A bluefish is not the sort of creature to keep as a pet. Bluefish are aggressive predators. They move fast, chasing and attacking schools of prey, typically menhaden and herring. Once in the school they chomp on anything that moves. Often they will chase the menhaden into shallow bays along the coast, where the fish become trapped. The menhaden will exhaust all the dissolved oxygen in the bay and then die, resulting in a mass of dead fish decomposing along the shore. In August last year, bluefish and striped bass corralled menhaden in areas around Peaks, Cushing and Long islands in Casco Bay. The menhaden expired and did what dead fish do — stink.

Anglers call bluefish the piranhas of the sea because they have extremely powerful jaws outfitted with rows of sharp teeth that fit together like a zipper. After they bite down, it takes a lot of pressure to open those jaws. A landed bluefish will snap at the line and leader, the fisherman’s hand, his boots, and just about anything within range of its teeth. Sport fishermen favor bluefish because the fish puts up such a fight when hooked. In Maine, recreational fishermen may take up to three fish per day with no restriction on minimum size.

Because the fish are migratory and powerful swimmers, their flesh is dark-colored, like tuna or swordfish. Some consider it less palatable because it is more oily than white-fleshed cod or haddock. Bluefish are best eaten extremely fresh, within a day of their catch. An old bluefish smells bad, looks grey, and has a powerfully unpleasant taste. This is because the fish contains two chemicals that change once the animal is dead.

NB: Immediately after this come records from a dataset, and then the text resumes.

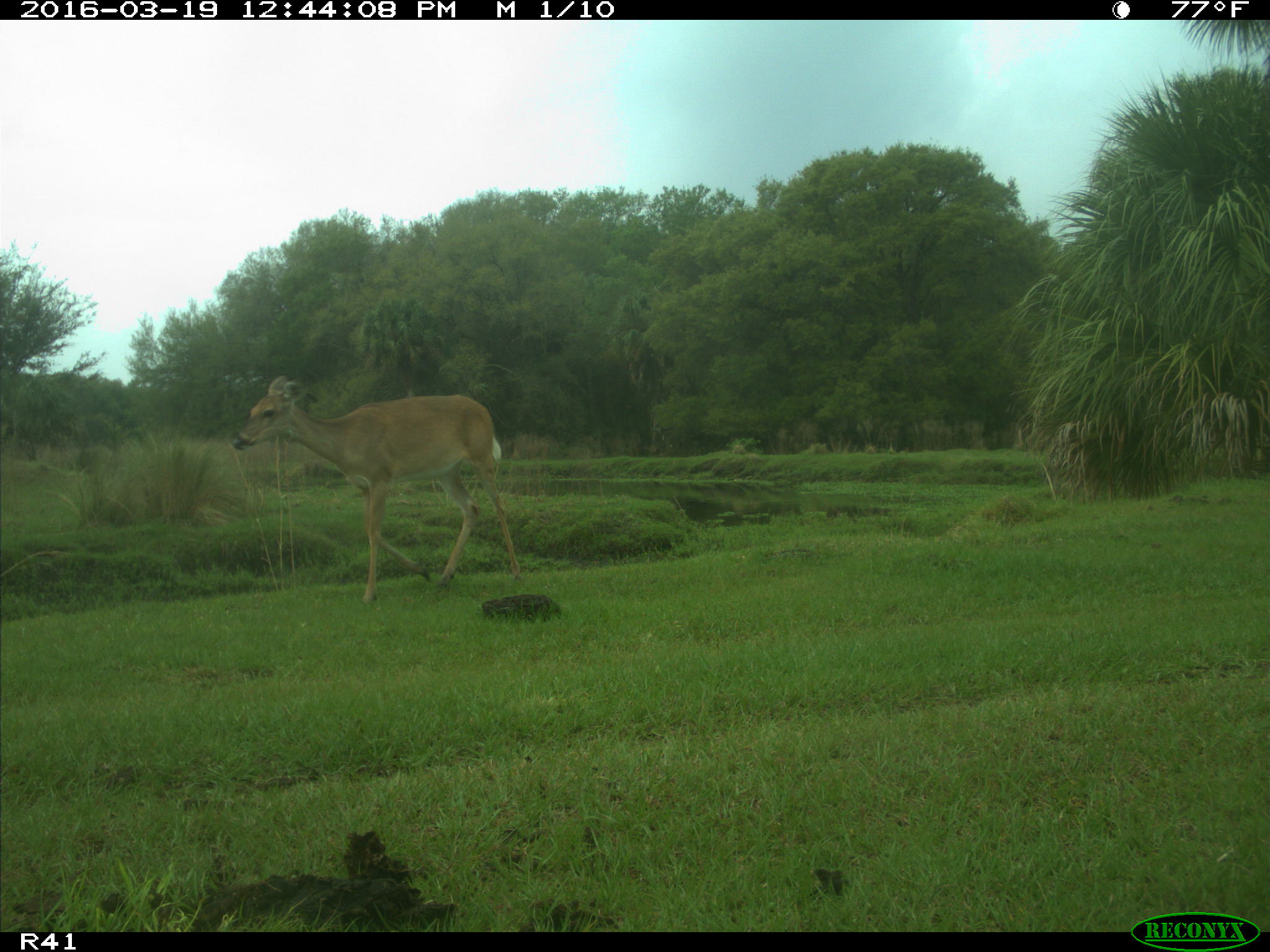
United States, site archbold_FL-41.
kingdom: Animalia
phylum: Chordata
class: Mammalia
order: Artiodactyla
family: Cervidae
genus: Odocoileus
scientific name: Odocoileus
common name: deer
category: unidentified deer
Unidentified deer (deer) (Odocoileus).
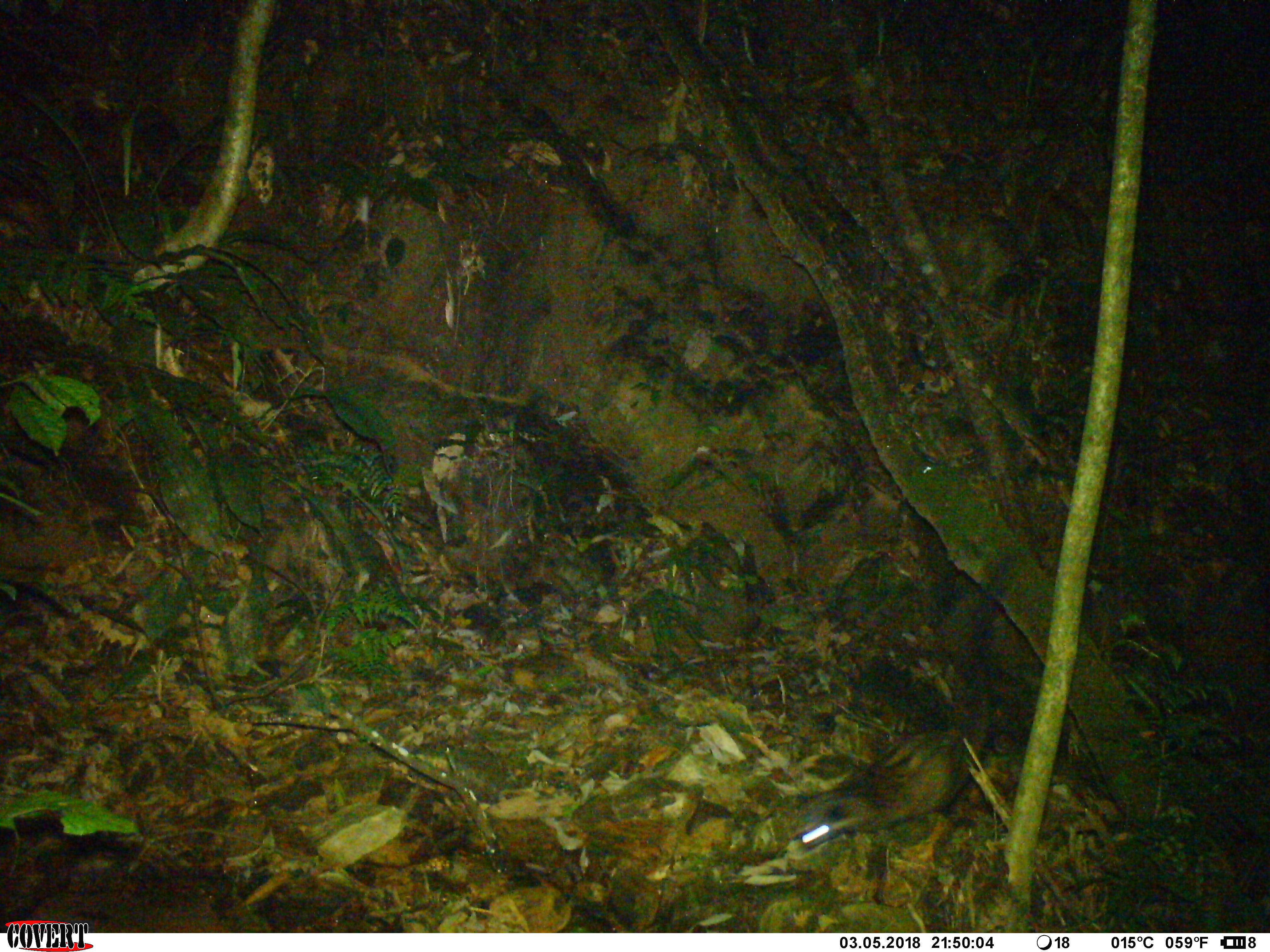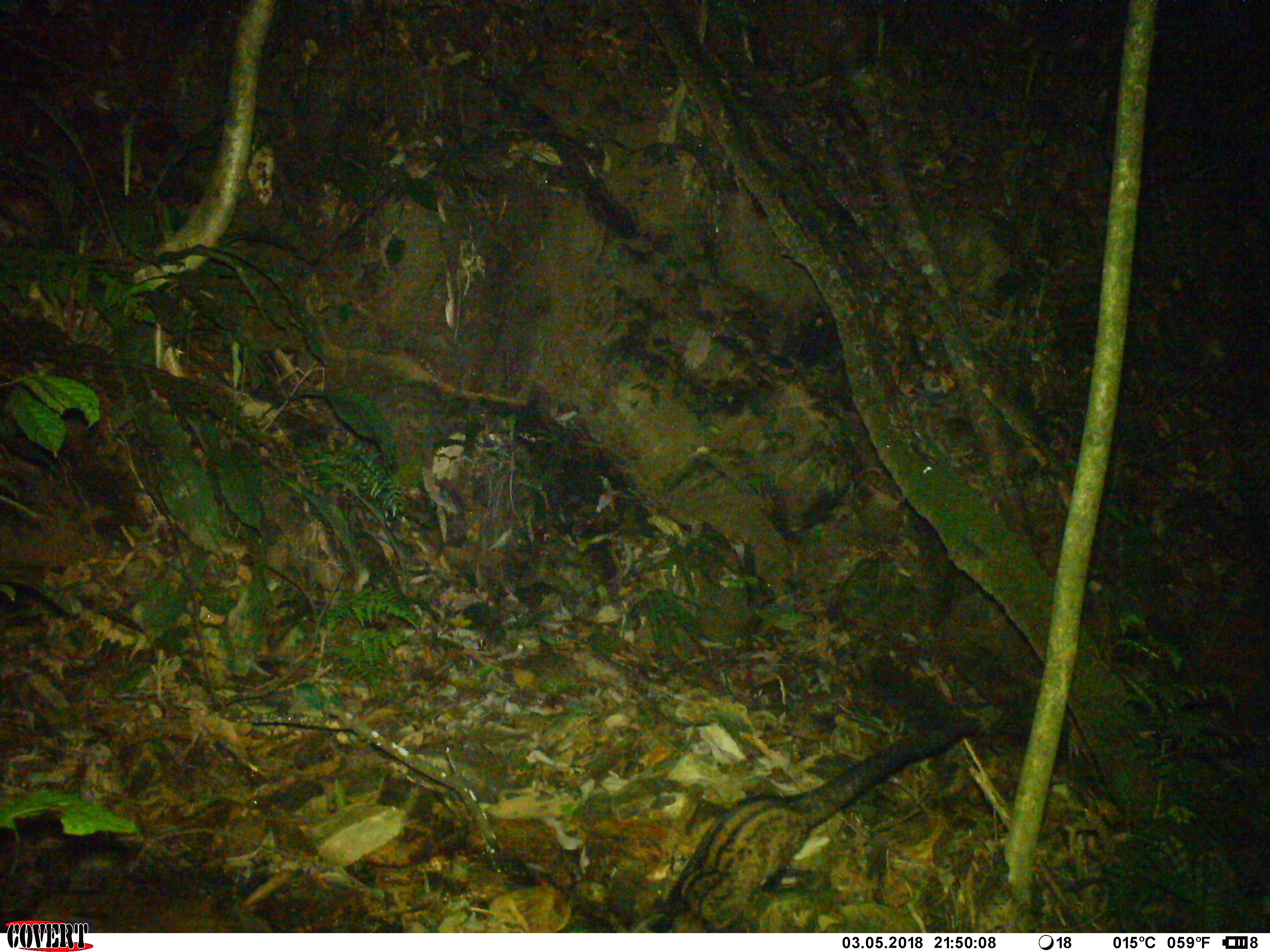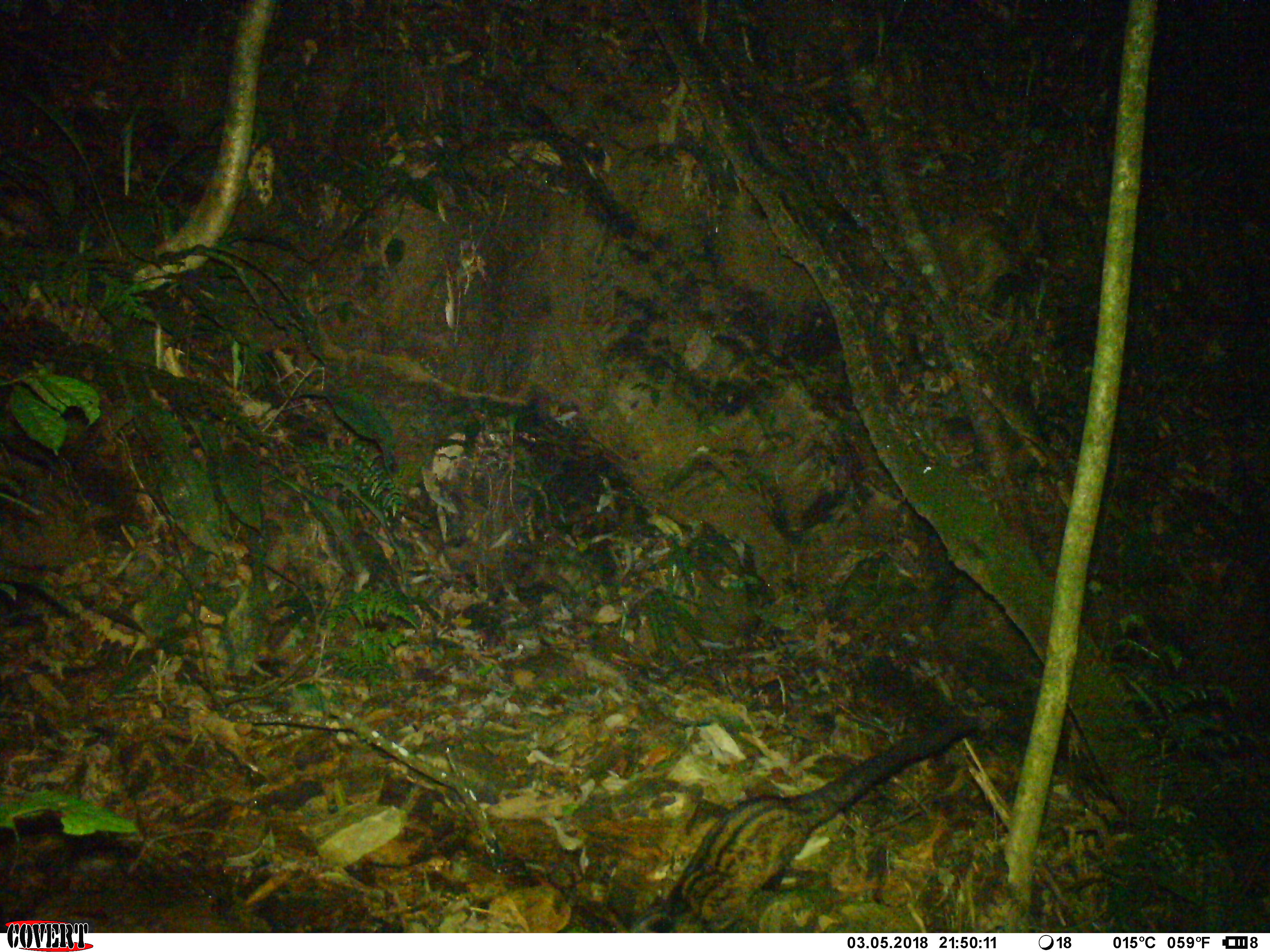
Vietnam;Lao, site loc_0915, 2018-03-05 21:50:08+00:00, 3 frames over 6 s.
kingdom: Animalia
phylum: Chordata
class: Mammalia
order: Carnivora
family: Viverridae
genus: Paradoxurus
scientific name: Paradoxurus hermaphroditus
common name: common palm civet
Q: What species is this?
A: Common palm civet (Paradoxurus hermaphroditus).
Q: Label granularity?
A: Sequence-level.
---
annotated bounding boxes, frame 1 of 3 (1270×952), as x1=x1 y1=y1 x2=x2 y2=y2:
common palm civet: x1=797 y1=550 x2=1015 y2=847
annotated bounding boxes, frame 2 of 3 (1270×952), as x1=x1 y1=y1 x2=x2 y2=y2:
common palm civet: x1=644 y1=716 x2=979 y2=931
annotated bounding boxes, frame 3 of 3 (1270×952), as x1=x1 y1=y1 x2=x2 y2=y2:
common palm civet: x1=632 y1=715 x2=981 y2=931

Trimethylamine oxide, or TMAO, is a type of fish antifreeze which bluefish have in abundance. When the fish dies, TMAO converts into another chemical, trimethylamine (TMA). TMA is what makes any fish smell rank and fishy. People have the ability to detect the presence of TMA at levels as low as 10 parts per billion. That is extraordinarily sensitive. By comparison, one part per billion is equivalent to adding a pinch of salt to a ten-ton bag of potato chips, according to the National Environmental Services Center. So when a bluefish goes into its TMA phase, you notice. 

The other chemical in bluefish is called myoglobin. Myoglobin is a protein that acts as an oxygen-storage unit for the body’s muscles, allowing migratory fish to move great distances through the water. In bluefish it is found within the animal’s fat. When myoglobin is exposed to the air, it begins to degrade. A neglected bluefish — one that was not filleted and put on ice immediately — begins to go rancid fast. 

Despite or perhaps because of their ferocious behavior, bluefish are popular with fishermen. In 1987 and 1991, nearly half a million bluefish were caught by anglers in Maine, according to Department of Marine Resources data. Since that time the number has hovered around 100,000 fish each year, slumping to nearly zero during the past three summers. On the other hand, landings of striped bass, another fish noted for its blue color (shimmering blue stripes along its sides), have ticked upward. Earlier this summer recreational fishermen throughout the mid- and south coasts of Maine flocked to the shore to catch incoming striped bass, which appeared in record numbers. 

I have always like bluefish, perhaps because they were so common at summer suppers when I was a child in Rhode Island. A simple way to prepare freshly caught bluefish is to mix mustard and mayonnaise together, plaster it over the fillets, broil under the broiler until the covering blisters and browns, remove from the oven and serve sprinkled with chopped chives. It’s a recipe that belies the old joke about the best way to eat a bluefish: cook it on a wooden shingle until charred, then eat the shingle!